Denver, Colo., Oct 24, 2018 / 10:08 am (CNA).- People who have had only one lifetime sexual partner have happier marriages than people with two or more lifetime partners, according to a new report from the Institute for Family Studies.
The study’s author, Dr. Nicholas Wolfinger of the University of Utah, found that women who have been sexually intimate only with their spouses are most likely to report having “very happy” marriages, at 65 percent. Among women with between six and ten lifetime sexual partners, only 52% reported being “very happy” in their marriage, the lowest in the study.
Among men, 71% with one partner reported being very happy with their marriage, according the study. For men who report two or more sexual partners, the number drops to 65 percent.
In addition, 40% of the study’s respondents reported having had only one or zero sexual partners before getting married. Wolfinger pointed out that the rate among younger Americans, who have married since 2000, is closer to 27 percent. The median American woman born in the 1980s has had three sex partners in her lifetime, and the median man six; just five percent of all women marrying in the 2010s were virgins.
“The surprisingly large number of Americans reporting one lifetime sex partner have the happiest marriages,” the study reads. “Past one partner, it doesn’t make as much of a difference. The overall disparity isn’t huge, but neither is it trivial.”
The study controlled for the religiosity of its subjects, which Wolfinger said has been shown by other studies to be a major factor in happy marriages, but not the only explanation. He said the data he has is not conclusive on this point.
“Coming into this beforehand, I would have expected religion to be one reason why people who don’t have a lot of sex partners would have happier marriages,” Wolfinger told CNA.
“Church attendance, in itself, produces happier marriages…but be that as it may, controlling for [denomination and church attendance] did not substantially affect the relationship between how many premarital sex partners you have and whether you’re in a very happy marriage.”
What this means, Wolfinger clarified, is that people are more likely to have a happy marriage if they have fewer premarital sexual partners whether they are religious or not.
One major factor affecting this result, he said, is the fact that premarital sex can often result in children born out of wedlock, which unfortunately tend to strain future relationships. Moreover, people who have had previous sexual partners before marriage may later compare their spouse to those previous partners, leading to a decline in the happiness of their marriage.
In a similar 2016 study, Wolfinger examined the divorce rate in relation to the number of sexual partners a woman has had in her lifetime. He found that survey respondents who had not had sexual partners before marriage had the lowest divorce rates, and those with ten or more partners in their lifetime were the most likely to spit up, with a 30% chance of divorce in the first 5 years of marriage.
Of those women who married in the 2000s without having first had sex, nearly 70% reported regularly attending some kind of church services, while less than 30% of women with ten or more partners were churchgoers.
“Everything should be on the table”
Father Brian O’Brien, a priest of the Diocese of Tulsa in Oklahoma, told CNA that the statistics presented in the IFS study are confirmed by his experience working in marriage preparation for 11 years. He said he often presents statistics to the couples he counsels, to try to help explain how premarital cohabitation and premarital sex can negatively affect the happiness of their marriage.
“Ultimately it comes down to: we’re not meant to be used,” O’Brien told CNA.

— Raw data —

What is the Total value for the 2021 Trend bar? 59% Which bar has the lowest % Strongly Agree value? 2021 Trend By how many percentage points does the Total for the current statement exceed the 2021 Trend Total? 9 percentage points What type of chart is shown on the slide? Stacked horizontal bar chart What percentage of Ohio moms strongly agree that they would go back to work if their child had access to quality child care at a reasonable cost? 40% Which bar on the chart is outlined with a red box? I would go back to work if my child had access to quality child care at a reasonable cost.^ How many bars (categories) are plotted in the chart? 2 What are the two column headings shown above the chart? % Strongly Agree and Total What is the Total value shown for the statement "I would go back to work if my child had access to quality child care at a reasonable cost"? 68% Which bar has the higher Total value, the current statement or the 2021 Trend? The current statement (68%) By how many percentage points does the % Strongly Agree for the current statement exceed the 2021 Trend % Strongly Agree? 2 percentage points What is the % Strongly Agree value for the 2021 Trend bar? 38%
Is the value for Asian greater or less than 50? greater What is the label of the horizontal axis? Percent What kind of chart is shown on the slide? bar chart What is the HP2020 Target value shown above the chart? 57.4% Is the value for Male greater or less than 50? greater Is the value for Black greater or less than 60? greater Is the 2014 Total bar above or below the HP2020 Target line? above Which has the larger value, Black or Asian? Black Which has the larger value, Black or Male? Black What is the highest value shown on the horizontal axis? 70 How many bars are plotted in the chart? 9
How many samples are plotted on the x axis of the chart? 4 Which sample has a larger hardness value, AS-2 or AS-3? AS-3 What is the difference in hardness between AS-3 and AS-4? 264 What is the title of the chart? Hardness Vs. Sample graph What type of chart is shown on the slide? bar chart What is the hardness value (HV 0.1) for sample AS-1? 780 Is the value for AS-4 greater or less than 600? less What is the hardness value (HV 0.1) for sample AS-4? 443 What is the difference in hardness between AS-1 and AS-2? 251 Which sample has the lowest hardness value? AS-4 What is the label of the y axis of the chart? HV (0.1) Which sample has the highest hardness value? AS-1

— Exercise tasks —
(1) In the article on lifetime sex partners and marital happiness, what share of men with one partner reported being very happy with their marriage?
(2) Continue the article on lifetime sex partners and marital happiness from its last sentence.

— Outputs by task —
(1) 71 percent.

(2)
“I think what happens in a lot of cases is [people think]: ‘I’ll just sleep with a whole bunch of people, and maybe one of them will work out.’ And that’s exactly what happens in the movies…but the idea that you can just use somebody and move on as if that didn’t happen, I think is where the unhappiness sets in.”
People will remember the sexual partners that they had “along the way,” because sex bonds people together, he said. A bond with a person who is no longer in a person’s life will remain with them even if they start a new relationship, leaving a “lingering guilt,” “unresolved issues,” and “baggage” that makes new relationships that much more difficult.
“Marriage is hard enough, and it’s even harder if you’re bringing in a bunch of baggage,” he said. “For couples that are going to enter into a marriage covenant, everything should be on the table.”
O’Brien said that the broader trend in society of couples coming into marriage with multiple sexual partners, as evidenced by statistics cited in the IFS study, has also manifested itself among the couples he counsels.
“I go into [marriage prep] assuming, until I talk to them, that the couple is probably living together, and I assume that they are sexually active,” O’Brien said.
“I tell [couples] that I want their marriage to be as happy and holy as possible, and your marriage will be happier and holier if you abstain from sex and if you don’t live together.”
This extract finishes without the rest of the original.